#### Your task
Return verbatim the lines beginning with the one that contains "Looking at this" and continuing through the final line.

#### Records for this exercise
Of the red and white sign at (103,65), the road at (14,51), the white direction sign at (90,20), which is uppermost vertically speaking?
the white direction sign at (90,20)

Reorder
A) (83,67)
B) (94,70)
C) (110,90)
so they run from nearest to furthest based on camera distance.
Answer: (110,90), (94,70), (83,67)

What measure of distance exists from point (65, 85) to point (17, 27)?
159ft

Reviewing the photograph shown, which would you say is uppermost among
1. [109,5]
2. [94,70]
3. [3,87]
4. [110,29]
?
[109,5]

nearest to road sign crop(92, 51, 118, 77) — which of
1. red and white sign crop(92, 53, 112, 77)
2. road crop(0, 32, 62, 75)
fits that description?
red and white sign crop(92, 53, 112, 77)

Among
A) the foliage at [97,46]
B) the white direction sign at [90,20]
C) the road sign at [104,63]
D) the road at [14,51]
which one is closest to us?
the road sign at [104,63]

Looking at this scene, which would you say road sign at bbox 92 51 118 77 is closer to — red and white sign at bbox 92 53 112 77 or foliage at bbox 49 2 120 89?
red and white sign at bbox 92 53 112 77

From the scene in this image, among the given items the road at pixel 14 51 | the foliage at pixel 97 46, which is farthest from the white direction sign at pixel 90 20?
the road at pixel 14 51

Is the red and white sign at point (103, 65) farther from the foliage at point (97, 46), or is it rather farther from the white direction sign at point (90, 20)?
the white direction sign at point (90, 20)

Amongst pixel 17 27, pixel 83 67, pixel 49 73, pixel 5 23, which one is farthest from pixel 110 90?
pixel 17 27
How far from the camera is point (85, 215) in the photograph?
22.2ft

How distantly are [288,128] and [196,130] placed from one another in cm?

#### Result of this task
Looking at this scene, which would you say road sign at bbox 92 51 118 77 is closer to — red and white sign at bbox 92 53 112 77 or foliage at bbox 49 2 120 89?
red and white sign at bbox 92 53 112 77

From the scene in this image, among the given items the road at pixel 14 51 | the foliage at pixel 97 46, which is farthest from the white direction sign at pixel 90 20?
the road at pixel 14 51

Is the red and white sign at point (103, 65) farther from the foliage at point (97, 46), or is it rather farther from the white direction sign at point (90, 20)?
the white direction sign at point (90, 20)

Amongst pixel 17 27, pixel 83 67, pixel 49 73, pixel 5 23, which one is farthest from pixel 110 90?
pixel 17 27
How far from the camera is point (85, 215) in the photograph?
22.2ft

How distantly are [288,128] and [196,130] placed from one another in cm?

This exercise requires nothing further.